‐彼と彼女の恋物語‐
どう考えても彼女の行為は嫉妬とやきもち。また新たな彼女の一面に嬉しくなる。
若干、拗ねているようにみえる彼女はもう何も喋る気はなさそうだが彼がそれを許すはずなんかなく。
「ね、コト。やきもち焼いたの?可愛いね」
溢れんばかりの愛しさを指先に込めるように色素の薄い髪を撫でていく。気がついたら先ほどまでのシリアスな雰囲気なんて消え去っている。

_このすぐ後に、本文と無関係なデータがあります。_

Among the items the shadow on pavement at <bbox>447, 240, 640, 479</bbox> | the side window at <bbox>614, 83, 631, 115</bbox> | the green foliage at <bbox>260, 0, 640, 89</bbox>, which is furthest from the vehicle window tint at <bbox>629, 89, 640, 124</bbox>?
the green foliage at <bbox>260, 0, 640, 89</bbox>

悪戯にくるくると指先に細く繊細な髪を巻き付け弄ぶ仕草に再び視線を上げると目尻を下げた瞳とぶつかる。
「心配しないで。十分、コトしか愛せないよ」
甘い、甘い。ひたすら愛だけの言葉に一瞬で、全ての不安と要らぬ思案がまるでなかったみたいに。
「確かに昔愛したひとはいるけど、それは昔の話だよ」
「…………」
「今もこれからも愛しているのはコトだけ」
「…………」
「好きだよ、ずっとね」
胸の奥深くに依然としてあった暗く思い感情をひとつ残らず取り除いて掬いあげてくれるとことん真っ直ぐな思いに、泣きそうになる。
擦り寄るように彼の胸に頬を当て鼓動を直に感じる。
「(……ここにいる。ひとりじゃ、ない)」
甘えるような仕草には慣れてはいないせいでぎこちなく身体は固いがそれでも思いをくれた彼に伝えたい。
「敬さん………好き」
少しだけ上を向いて首を伸ばして触れるだけの、キス。